31.8.18

variaciones del encierro

El refugio, de David Poireth,
fragmenta una situación límite
a partir del lenguaje.


1. Tras un puñado de autores emerge cierta escritura imposible. El caso de Beckett, estimulante en su dominio milimétrico del vacío, se ha convertido en un modelo de contención. Una serie de coordenadas a ninguna parte. De movimientos firmes y vibrátiles hacia el mutismo. Tan pronto como descubrimos que el nihilismo engendra discursos, nuestras palabras admiten infinitas variaciones. Nunca es posible desaparecerlas en su totalidad. Sobre la idea de ruina, producida desde el lenguaje, David Poireth modula un texto de resonancias beckettianas. «La búsqueda que me interesaba era seguir el camino o intentar seguir el camino manteniendo las distancias que trazó Beckett», mencionaba durante la presentación de su primera novela, El refugio [08.03.2018].

2. El argumento cobra forma a partir de una situación-límite familiar en el imaginario de los minusválidos metafísicos: un hombre narra sus últimos días en un sótano, mientras aguarda con su mujer tetrapléjica un inminente ataque bélico. No sé sabe porqué, o cómo, o cuándo. Eventualmente asoman unos cuantos personajes más, se añaden texturas, recuerdos. Se respira una intencionada oblicuidad espaciotemporal, y a menudo las escenas tienden a conformar variaciones de estilo, fotografías crudas o soliloquios expresionistas. Cabalgamos entre disonancias por un subsuelo de olores corporales y fluidos escatológicos. Poireth recrea un escenario hediondo que, por momentos, desafía el propio sentido de la escritura. Son los gusanos metatextuales de su prosa.

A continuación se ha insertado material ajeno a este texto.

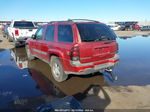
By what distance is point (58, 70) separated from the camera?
5148mm

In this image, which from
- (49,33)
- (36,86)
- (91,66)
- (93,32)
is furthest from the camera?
(49,33)

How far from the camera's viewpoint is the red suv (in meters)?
4.28

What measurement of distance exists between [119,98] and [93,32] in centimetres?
213

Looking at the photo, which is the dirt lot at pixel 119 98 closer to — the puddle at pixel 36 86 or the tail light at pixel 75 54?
the puddle at pixel 36 86

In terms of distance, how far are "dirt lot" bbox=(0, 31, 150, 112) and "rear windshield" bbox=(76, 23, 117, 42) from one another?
1.63 m

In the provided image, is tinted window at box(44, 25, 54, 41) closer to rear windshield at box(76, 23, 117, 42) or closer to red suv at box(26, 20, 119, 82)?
red suv at box(26, 20, 119, 82)

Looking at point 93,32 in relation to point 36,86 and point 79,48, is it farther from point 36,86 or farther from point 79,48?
point 36,86

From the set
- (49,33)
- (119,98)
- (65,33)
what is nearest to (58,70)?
(65,33)

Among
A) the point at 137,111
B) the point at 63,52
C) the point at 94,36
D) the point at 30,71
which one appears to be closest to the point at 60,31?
the point at 63,52

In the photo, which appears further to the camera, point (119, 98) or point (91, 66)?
point (91, 66)

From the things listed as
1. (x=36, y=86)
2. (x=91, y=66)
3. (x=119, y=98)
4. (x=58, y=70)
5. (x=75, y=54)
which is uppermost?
(x=75, y=54)

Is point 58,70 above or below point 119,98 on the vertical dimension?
above

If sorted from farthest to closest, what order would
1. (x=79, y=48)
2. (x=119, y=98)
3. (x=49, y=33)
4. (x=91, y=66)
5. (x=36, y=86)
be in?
(x=49, y=33) → (x=36, y=86) → (x=91, y=66) → (x=79, y=48) → (x=119, y=98)

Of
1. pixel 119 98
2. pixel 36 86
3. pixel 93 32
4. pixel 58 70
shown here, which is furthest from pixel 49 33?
pixel 119 98
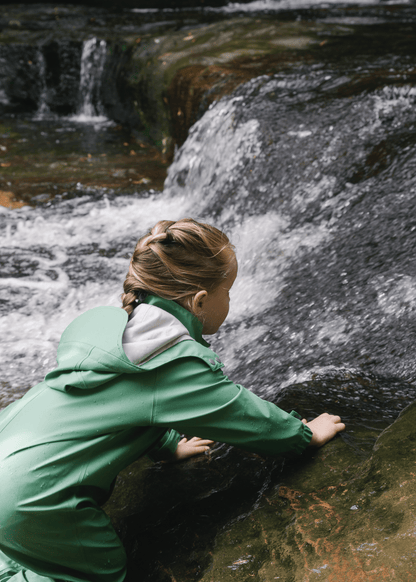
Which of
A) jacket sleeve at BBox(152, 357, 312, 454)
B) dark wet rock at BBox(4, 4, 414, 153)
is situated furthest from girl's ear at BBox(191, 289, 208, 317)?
dark wet rock at BBox(4, 4, 414, 153)

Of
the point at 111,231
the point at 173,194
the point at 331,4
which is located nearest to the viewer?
the point at 111,231

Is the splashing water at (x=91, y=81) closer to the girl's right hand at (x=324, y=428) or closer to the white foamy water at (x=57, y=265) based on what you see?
the white foamy water at (x=57, y=265)

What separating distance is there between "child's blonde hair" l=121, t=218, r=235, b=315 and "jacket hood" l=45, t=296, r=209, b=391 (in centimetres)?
7

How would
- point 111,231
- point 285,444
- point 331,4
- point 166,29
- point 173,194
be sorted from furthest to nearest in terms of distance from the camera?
1. point 331,4
2. point 166,29
3. point 173,194
4. point 111,231
5. point 285,444

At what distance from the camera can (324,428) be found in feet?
6.02

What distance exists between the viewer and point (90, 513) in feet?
4.98

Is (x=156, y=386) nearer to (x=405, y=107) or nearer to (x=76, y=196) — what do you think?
(x=405, y=107)

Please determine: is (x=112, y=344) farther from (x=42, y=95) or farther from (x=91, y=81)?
(x=42, y=95)

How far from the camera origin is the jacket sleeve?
59.4 inches

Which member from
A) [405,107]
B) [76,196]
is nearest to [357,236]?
[405,107]

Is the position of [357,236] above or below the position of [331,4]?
below

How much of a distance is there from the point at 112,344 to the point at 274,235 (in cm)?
214

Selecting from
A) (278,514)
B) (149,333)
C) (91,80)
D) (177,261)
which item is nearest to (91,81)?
(91,80)

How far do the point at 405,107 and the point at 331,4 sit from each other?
599 cm
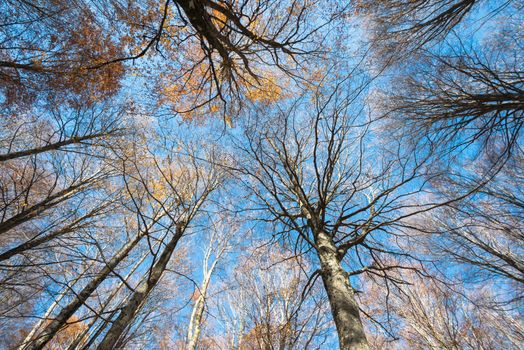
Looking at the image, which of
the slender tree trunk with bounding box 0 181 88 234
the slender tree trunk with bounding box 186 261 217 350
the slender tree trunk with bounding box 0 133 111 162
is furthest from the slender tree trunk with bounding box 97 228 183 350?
the slender tree trunk with bounding box 0 133 111 162

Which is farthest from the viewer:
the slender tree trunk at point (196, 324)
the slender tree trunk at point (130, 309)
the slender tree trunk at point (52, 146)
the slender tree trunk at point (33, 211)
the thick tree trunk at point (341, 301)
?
the slender tree trunk at point (196, 324)

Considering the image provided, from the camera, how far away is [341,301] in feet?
6.44

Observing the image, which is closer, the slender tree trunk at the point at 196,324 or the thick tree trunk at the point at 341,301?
the thick tree trunk at the point at 341,301

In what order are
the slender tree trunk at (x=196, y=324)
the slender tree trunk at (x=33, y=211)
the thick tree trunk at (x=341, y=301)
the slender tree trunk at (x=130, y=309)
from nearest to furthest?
the thick tree trunk at (x=341, y=301) < the slender tree trunk at (x=130, y=309) < the slender tree trunk at (x=33, y=211) < the slender tree trunk at (x=196, y=324)

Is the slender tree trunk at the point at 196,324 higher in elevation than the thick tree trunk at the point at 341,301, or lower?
higher

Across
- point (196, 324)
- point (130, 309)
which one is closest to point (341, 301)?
point (130, 309)

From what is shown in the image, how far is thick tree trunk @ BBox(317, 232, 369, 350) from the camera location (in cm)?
170

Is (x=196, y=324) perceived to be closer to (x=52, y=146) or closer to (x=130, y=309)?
(x=130, y=309)

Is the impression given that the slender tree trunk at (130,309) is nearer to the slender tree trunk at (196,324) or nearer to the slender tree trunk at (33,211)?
the slender tree trunk at (196,324)

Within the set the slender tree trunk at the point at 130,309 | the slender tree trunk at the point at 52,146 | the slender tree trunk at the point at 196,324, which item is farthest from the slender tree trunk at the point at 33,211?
the slender tree trunk at the point at 196,324

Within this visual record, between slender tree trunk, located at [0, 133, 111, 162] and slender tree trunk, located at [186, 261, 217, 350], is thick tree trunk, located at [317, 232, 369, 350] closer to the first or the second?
slender tree trunk, located at [186, 261, 217, 350]

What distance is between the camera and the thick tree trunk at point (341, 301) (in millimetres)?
1701

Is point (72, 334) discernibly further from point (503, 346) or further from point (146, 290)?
point (503, 346)

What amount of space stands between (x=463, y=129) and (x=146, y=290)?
4990 millimetres
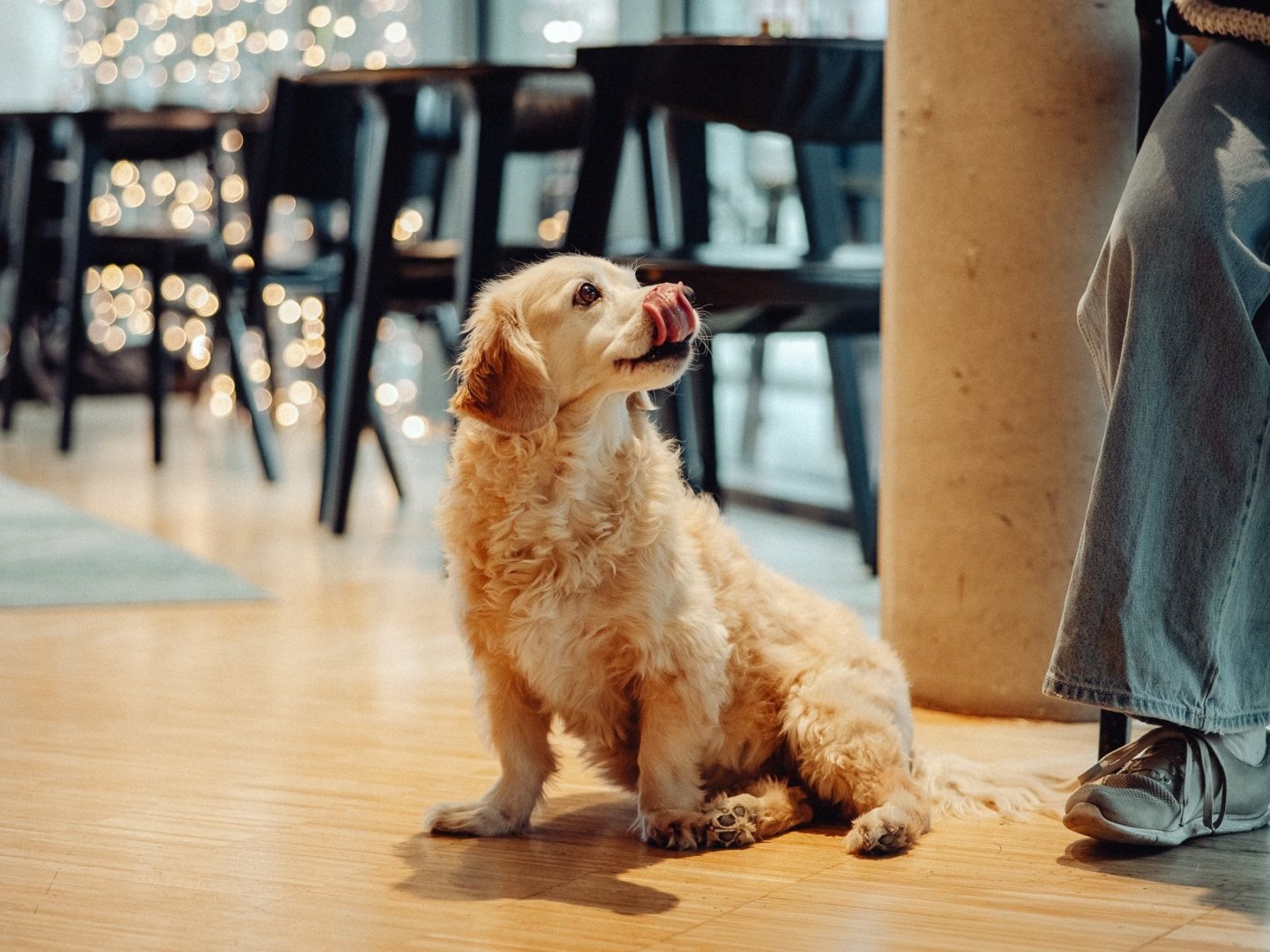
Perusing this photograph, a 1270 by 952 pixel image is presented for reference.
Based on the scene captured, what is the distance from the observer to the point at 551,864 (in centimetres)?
177

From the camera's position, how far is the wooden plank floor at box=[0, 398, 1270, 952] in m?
1.53

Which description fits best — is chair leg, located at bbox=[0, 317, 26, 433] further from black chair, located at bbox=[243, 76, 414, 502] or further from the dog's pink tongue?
the dog's pink tongue

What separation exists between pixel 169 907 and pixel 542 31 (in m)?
6.72

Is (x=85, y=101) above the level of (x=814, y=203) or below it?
above

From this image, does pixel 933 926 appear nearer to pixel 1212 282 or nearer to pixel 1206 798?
pixel 1206 798

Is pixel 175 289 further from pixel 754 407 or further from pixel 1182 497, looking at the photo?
pixel 1182 497

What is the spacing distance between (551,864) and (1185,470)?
2.73 feet

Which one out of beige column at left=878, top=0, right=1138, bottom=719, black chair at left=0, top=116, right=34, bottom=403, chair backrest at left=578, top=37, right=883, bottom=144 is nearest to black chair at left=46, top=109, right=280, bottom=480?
black chair at left=0, top=116, right=34, bottom=403

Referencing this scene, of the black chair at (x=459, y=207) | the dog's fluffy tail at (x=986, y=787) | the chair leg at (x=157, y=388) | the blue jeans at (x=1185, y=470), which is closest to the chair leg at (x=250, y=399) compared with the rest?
the chair leg at (x=157, y=388)

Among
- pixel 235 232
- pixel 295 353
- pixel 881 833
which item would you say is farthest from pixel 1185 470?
pixel 235 232

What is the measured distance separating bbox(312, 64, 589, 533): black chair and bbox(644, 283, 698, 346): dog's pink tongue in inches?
77.9

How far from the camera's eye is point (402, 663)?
114 inches

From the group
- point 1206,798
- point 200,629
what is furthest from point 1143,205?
point 200,629

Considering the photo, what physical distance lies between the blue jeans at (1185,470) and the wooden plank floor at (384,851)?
0.21 m
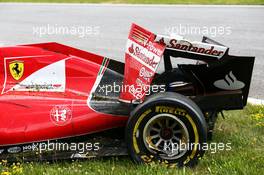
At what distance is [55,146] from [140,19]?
38.0 ft

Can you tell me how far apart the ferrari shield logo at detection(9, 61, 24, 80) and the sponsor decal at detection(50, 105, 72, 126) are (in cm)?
54

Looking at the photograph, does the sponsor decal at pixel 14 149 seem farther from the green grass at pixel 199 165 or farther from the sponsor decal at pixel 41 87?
the sponsor decal at pixel 41 87

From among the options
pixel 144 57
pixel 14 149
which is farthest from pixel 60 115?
pixel 144 57

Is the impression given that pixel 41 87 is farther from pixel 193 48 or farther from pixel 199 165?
pixel 199 165

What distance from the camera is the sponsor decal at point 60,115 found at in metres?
4.55

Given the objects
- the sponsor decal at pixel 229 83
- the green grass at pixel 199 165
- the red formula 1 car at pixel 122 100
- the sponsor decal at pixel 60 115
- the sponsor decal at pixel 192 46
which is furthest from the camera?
the sponsor decal at pixel 229 83

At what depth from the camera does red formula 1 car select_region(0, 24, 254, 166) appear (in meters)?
4.38

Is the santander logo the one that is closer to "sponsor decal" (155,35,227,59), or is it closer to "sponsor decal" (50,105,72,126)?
"sponsor decal" (155,35,227,59)

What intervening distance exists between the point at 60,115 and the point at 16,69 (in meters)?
0.70

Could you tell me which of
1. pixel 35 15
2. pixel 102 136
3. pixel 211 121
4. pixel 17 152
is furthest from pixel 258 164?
pixel 35 15

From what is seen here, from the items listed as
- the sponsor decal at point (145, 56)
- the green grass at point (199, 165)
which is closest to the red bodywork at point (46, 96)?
the green grass at point (199, 165)

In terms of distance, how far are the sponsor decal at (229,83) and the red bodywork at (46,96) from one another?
0.99 metres

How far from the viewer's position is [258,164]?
4.43m

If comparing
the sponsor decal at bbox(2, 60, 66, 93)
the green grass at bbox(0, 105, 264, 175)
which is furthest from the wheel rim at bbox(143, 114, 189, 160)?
the sponsor decal at bbox(2, 60, 66, 93)
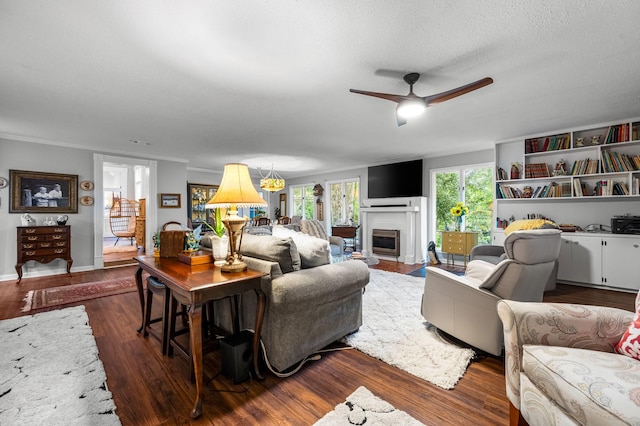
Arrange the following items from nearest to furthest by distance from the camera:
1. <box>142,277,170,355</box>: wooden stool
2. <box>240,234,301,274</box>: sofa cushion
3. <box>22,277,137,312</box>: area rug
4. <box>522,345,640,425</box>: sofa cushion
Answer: <box>522,345,640,425</box>: sofa cushion < <box>240,234,301,274</box>: sofa cushion < <box>142,277,170,355</box>: wooden stool < <box>22,277,137,312</box>: area rug

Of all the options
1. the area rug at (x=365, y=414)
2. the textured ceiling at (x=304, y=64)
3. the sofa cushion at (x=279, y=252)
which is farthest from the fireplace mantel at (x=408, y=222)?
the area rug at (x=365, y=414)

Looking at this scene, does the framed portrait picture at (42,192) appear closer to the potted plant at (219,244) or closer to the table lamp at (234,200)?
the potted plant at (219,244)

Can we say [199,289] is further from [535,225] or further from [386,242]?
[386,242]

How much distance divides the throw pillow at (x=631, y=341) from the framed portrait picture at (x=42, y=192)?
277 inches

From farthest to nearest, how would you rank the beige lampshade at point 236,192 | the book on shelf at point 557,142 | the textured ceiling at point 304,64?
the book on shelf at point 557,142 < the beige lampshade at point 236,192 < the textured ceiling at point 304,64

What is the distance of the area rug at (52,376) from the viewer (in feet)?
4.93

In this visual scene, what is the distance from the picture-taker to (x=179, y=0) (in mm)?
1584

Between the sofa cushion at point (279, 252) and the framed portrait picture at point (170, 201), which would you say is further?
the framed portrait picture at point (170, 201)

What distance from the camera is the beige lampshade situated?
1852 mm

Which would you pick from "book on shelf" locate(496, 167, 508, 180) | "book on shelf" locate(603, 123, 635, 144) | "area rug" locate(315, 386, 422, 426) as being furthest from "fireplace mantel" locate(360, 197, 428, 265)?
"area rug" locate(315, 386, 422, 426)

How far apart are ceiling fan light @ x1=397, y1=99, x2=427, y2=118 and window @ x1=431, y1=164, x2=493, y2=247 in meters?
3.64

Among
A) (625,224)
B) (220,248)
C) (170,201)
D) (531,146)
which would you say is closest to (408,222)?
(531,146)

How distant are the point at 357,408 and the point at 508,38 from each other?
2.67m

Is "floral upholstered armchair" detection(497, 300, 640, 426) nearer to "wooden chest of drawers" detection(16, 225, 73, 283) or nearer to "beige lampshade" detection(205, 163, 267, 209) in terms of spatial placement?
"beige lampshade" detection(205, 163, 267, 209)
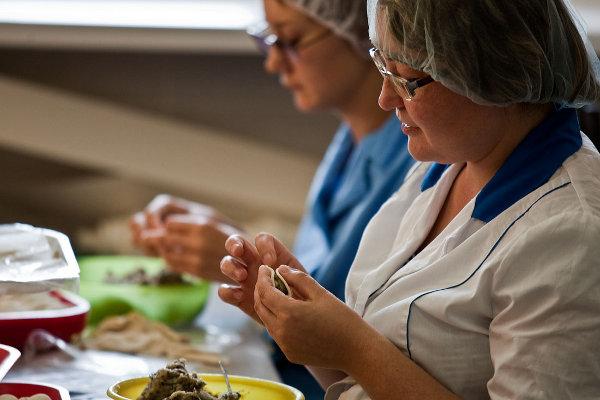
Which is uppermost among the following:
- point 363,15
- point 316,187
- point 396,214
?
point 363,15

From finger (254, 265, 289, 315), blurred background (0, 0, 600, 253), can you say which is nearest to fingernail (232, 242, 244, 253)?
finger (254, 265, 289, 315)

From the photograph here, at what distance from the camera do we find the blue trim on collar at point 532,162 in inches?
49.6

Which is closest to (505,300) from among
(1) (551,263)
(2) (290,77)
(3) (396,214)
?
A: (1) (551,263)

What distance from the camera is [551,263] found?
1.16 meters

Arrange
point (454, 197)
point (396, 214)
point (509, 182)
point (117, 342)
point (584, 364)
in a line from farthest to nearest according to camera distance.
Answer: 1. point (117, 342)
2. point (396, 214)
3. point (454, 197)
4. point (509, 182)
5. point (584, 364)

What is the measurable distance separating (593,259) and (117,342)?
991 millimetres

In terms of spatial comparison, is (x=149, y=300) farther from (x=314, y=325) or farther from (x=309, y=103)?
(x=314, y=325)

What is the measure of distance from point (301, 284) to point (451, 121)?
0.27 metres

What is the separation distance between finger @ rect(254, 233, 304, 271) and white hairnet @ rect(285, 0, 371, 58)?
2.65 feet

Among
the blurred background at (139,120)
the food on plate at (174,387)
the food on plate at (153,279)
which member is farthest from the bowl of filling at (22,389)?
the blurred background at (139,120)

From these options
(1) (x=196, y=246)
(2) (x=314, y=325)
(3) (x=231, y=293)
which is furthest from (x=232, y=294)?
(1) (x=196, y=246)

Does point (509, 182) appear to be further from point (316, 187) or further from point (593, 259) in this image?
point (316, 187)

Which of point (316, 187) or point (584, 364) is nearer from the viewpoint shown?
point (584, 364)

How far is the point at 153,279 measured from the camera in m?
2.29
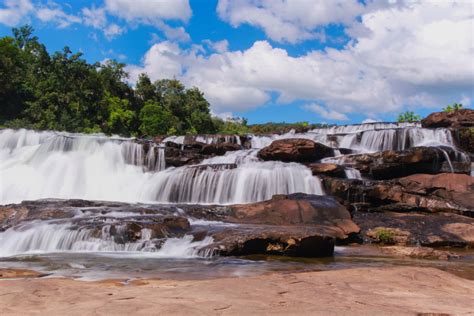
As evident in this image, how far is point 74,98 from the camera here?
52.5m

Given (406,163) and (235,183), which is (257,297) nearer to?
(235,183)

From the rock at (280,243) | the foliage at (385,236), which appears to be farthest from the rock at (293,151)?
the rock at (280,243)

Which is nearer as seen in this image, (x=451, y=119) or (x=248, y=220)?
(x=248, y=220)

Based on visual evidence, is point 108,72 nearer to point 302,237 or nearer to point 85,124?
point 85,124

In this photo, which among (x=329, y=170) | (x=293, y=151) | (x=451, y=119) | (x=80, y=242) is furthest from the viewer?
(x=451, y=119)

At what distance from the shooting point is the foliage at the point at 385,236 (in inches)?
595

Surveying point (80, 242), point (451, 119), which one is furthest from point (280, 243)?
point (451, 119)

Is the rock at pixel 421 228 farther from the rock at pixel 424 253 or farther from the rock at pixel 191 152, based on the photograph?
the rock at pixel 191 152

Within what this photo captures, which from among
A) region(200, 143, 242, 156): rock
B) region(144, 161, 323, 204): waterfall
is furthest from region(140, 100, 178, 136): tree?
region(144, 161, 323, 204): waterfall

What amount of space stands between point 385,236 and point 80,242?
31.9ft

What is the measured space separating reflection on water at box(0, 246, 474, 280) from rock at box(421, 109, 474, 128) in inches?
745

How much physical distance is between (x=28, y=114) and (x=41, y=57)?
25.5 ft

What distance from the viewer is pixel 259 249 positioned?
12.0m

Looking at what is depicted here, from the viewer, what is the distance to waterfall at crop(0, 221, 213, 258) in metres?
12.1
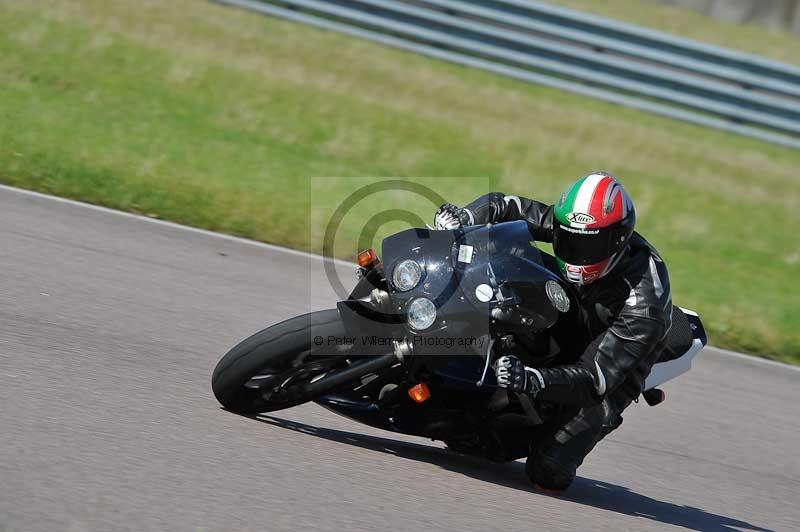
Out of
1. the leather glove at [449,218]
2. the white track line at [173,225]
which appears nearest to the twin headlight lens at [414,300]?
the leather glove at [449,218]

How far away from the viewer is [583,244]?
457 cm

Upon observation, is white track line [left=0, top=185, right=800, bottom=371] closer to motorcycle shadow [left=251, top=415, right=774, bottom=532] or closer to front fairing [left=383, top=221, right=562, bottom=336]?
motorcycle shadow [left=251, top=415, right=774, bottom=532]

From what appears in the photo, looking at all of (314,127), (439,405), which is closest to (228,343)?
(439,405)

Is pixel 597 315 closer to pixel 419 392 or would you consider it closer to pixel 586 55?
pixel 419 392

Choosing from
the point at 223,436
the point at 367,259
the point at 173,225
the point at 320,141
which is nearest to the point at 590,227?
the point at 367,259

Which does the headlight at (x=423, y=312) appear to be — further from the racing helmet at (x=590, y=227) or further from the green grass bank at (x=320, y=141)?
the green grass bank at (x=320, y=141)

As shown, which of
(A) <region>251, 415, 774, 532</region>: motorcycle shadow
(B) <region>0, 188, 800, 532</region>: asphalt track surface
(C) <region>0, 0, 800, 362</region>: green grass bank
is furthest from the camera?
(C) <region>0, 0, 800, 362</region>: green grass bank

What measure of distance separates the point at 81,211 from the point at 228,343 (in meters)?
2.76

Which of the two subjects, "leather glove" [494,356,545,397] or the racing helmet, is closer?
"leather glove" [494,356,545,397]

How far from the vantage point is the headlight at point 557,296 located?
442 cm

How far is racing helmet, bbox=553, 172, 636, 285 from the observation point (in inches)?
179

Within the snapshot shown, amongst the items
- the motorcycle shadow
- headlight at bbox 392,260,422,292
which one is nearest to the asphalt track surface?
the motorcycle shadow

3. El refugio reúne voces distintas y distantes. Porque no solo identificamos en sus escasas cien páginas a Beckett, sino también a Di Benedetto, Rulfo, Saer e incluso los bestiarios de Bacon y Goya. Sus fragmentos fungen como escenas feroces que, por la violencia y visceralidad, aturden. Pero ojo: el recurso se repite demasiado, y cansa. En ciertos pasajes, la narración deriva hacia una especie de costumbrismo involuntario que, lejos de fascinar, termina por transmitir un tedio sin matices. Aunque el autor, precisamente, apela a la resistencia lectora, habría que preguntarse si el compromiso de ir hasta el final no envuelve un suplicio. Pasa algo semejante con el gore: abusa de la sangre en detrimento de un guión sólido. Morimos en vano.

4. La parábola es antigua. El mismo Libro de Job, monólogo que Beckett revisita obsesivamente, es una denuncia contra el absurdo de la existencia y ametralla con imágenes retorcidas el teatro del mundo. La ceremonia nihilista, el adagio que nos arrastra del vientre a la sepultura, ya se dibuja en sus versículos. Y lo mismo en Hamlet, A puerta cerrada o Pedro Páramo. Obviando algunas bifurcaciones filosóficas, Poireth describe un pasillo de espejos mutilados. Donde hubo algo nada queda, y en esa fosa subyace otra herida. Una nueva forma de nombrar el asco, las horas muertas, los fantasmas. La escritura, ese refugio al que alude el título, es más bien un yo reducido a escombros. Una lenta y persistente sensación de nulidad. Vivir es de necios.